● Görev
Bir Zamanlar Anadolu'da filmiyle ilgili metne göre savcı, karısının intihar ettiğini hangi anda kabul ediyor?

:: Verilen metin

Bir Zamanlar Anadolu'da filmini ilk kez 6-7 sene önce izlemiştim, dün de ikinci kez izledim; gerçekten çok şeyi fark edememişim ilk izlememde... Mesela, filmin en önemli olaylarından biri olan, (İZLEMEYENLER İÇİN SPOİLER OLABİLİR) savcının karısının, fevkalâde bir şekilde ölmesini kabullenip intihar etmiş olma ihtimalini hiç hesaba almaması ve hattâ intihar etmiş olabileceği korkusundan karısına, ölümünden sonra, otopsi dahi yaptırtmaması; doktorun, savcının kaçtığı bu hakikati fırsatını buldukça savcının ağzından laf almaya çalışarak ve sebepler silsilesini idrâk ettirerek, belki farkında olmadan, ona kabullendirmesi dikkatten kaçmaması gereken bir şeymiş... Savcı, karısının intiharını tam manasıyla bu → 0:01 sahnenin, bundan önceki repliklerinde, doktorun, fazla dozu kalp krizine sebep olabilecek ilacın ismini söyleyince kabul ediyor. Önceki sahnelerde savcının zihninde, karısının ölümünün intihar olma ihtimali için, hep bir, "Acaba!" "Zannetmiyorum!" şeklinde şüpheler var; bu, oyuncunun mimiklerinden, ses tonundan vs. anlaşılıyor. Bu sahnede ise o mahzûn bakışı görüyoruz. Ayrıca savcı, karısından, buraya → 1:53 kadar, doktorun, karısından bahsettiğini bilmesini istemediği için, hep, "Arkadaşımın eşi." diye bahsediyor. Burada ilk kez gayr-ı ihtiyârî "Karım!" diyor, sonra "Kadınlar..." diye devam ediyor... Bu olay ve konuşma örgüsü çok hoşuma gitti... Teşekkürler, Nuri Bilge Ceylan...

::::
:: Verilen liste

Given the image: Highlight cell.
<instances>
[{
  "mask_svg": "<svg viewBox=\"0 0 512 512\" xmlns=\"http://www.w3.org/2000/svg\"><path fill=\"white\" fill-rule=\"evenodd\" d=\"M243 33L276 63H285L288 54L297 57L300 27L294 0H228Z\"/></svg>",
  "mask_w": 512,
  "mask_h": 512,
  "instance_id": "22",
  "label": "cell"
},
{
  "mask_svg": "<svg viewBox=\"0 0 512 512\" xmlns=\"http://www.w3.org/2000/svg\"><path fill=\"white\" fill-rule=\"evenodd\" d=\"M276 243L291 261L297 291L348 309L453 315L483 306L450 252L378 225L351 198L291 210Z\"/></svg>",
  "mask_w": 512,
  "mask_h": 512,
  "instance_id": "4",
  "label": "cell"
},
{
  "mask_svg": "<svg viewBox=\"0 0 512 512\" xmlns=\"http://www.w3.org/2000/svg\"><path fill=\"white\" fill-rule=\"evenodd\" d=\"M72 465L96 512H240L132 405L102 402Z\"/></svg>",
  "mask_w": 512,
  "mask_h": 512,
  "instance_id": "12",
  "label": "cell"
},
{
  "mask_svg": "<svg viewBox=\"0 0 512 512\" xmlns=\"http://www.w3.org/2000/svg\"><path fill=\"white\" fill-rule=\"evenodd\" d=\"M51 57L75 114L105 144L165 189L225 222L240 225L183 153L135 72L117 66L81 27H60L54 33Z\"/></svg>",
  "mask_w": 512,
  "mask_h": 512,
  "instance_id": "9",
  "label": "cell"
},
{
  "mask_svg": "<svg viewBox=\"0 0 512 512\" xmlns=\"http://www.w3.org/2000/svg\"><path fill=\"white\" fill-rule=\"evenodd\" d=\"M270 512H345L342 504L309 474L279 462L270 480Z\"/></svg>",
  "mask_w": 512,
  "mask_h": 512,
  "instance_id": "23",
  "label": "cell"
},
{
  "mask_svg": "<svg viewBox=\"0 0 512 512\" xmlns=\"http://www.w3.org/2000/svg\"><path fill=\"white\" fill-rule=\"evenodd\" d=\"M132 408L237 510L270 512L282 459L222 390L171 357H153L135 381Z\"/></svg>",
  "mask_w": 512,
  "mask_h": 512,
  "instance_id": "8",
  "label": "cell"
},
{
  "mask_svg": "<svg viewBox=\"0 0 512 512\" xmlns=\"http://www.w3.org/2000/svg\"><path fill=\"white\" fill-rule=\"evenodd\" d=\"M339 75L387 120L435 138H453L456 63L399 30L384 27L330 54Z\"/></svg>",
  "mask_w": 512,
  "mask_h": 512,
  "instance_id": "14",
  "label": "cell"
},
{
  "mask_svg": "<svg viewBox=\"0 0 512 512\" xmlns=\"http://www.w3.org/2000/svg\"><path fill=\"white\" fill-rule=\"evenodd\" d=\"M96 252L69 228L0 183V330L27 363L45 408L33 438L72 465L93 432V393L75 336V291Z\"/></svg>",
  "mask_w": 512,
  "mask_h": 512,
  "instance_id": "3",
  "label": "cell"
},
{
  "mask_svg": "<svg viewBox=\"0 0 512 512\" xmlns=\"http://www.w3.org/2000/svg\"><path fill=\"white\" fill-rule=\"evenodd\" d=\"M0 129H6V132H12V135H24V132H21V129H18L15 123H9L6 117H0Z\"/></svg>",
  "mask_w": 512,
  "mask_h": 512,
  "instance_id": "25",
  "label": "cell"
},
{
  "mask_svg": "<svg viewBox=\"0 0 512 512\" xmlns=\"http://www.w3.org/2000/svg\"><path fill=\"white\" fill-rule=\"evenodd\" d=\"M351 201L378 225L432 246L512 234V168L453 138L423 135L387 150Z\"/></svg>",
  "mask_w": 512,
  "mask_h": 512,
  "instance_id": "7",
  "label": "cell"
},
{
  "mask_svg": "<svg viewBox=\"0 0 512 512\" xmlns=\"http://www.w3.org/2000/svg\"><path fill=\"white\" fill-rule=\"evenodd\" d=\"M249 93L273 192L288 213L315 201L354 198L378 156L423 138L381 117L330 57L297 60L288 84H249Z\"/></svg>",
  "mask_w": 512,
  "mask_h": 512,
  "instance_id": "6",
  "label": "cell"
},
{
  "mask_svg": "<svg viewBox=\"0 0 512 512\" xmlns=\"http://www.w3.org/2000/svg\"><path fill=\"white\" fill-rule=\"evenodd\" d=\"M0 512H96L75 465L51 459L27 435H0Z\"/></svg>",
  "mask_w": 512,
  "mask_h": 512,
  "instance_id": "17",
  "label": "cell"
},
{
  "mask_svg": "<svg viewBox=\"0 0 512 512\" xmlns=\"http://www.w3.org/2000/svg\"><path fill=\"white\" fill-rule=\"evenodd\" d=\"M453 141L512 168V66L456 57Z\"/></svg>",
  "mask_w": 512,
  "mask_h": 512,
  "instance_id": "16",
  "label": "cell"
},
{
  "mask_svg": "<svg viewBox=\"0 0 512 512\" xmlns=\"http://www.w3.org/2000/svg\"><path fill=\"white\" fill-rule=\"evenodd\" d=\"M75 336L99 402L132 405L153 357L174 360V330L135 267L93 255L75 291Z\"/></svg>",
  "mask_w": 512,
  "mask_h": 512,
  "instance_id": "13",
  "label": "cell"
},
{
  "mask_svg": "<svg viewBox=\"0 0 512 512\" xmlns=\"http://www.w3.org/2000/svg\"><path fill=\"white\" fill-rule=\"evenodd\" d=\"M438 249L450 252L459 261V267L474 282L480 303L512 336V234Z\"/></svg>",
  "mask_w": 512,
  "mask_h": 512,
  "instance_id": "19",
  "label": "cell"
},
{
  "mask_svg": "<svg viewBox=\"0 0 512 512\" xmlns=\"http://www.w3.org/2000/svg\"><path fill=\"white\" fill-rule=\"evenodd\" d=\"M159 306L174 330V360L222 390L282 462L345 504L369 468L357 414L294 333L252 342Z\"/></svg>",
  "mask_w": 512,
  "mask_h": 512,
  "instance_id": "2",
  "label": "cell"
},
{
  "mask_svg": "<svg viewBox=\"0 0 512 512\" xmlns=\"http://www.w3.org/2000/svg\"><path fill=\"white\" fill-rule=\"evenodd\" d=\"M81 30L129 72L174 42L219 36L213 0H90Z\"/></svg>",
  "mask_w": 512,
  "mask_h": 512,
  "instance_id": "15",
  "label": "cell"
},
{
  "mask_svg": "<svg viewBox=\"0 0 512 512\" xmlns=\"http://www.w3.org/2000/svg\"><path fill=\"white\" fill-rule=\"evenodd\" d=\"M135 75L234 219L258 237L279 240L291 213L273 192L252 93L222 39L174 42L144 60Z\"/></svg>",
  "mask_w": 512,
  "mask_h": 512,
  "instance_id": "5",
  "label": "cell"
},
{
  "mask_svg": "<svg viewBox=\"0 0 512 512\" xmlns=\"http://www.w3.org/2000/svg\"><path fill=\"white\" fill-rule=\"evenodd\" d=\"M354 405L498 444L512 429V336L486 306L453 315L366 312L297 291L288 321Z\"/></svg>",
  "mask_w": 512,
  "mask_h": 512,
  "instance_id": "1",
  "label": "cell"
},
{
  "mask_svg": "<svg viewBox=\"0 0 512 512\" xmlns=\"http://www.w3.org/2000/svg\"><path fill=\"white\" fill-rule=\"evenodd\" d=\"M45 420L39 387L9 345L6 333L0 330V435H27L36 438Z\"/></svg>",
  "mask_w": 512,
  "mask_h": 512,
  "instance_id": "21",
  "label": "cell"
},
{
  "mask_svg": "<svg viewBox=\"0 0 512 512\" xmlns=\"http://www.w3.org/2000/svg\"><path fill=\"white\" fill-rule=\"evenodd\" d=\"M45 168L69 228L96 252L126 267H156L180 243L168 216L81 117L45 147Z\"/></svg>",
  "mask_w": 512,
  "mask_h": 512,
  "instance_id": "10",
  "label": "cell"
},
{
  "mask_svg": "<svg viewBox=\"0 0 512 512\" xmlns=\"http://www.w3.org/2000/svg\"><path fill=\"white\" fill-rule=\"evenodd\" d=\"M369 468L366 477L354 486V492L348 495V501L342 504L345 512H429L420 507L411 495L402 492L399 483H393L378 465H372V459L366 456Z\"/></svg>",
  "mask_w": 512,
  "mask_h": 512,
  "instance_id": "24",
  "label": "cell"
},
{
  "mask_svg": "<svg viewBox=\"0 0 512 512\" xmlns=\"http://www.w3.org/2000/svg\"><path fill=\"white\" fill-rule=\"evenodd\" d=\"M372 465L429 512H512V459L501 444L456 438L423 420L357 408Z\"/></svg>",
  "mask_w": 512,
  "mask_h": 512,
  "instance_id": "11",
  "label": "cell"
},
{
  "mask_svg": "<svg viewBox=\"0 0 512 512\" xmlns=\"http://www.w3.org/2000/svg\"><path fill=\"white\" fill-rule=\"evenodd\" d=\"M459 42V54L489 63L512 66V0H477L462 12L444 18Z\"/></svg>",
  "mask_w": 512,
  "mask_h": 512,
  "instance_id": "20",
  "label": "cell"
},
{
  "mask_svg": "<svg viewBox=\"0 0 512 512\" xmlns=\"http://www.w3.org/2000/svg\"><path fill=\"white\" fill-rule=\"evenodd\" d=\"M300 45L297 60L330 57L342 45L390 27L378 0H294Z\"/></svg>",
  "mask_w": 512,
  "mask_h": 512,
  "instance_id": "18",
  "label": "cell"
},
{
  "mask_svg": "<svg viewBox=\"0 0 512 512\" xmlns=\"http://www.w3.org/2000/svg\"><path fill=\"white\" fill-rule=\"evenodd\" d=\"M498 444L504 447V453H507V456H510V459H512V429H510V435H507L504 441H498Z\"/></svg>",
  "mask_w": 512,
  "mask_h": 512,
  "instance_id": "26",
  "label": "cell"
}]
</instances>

::::

● Cevap
Doktor, fazla dozu kalp krizine yol açabilecek ilacın adını söyleyince kabul ediyor.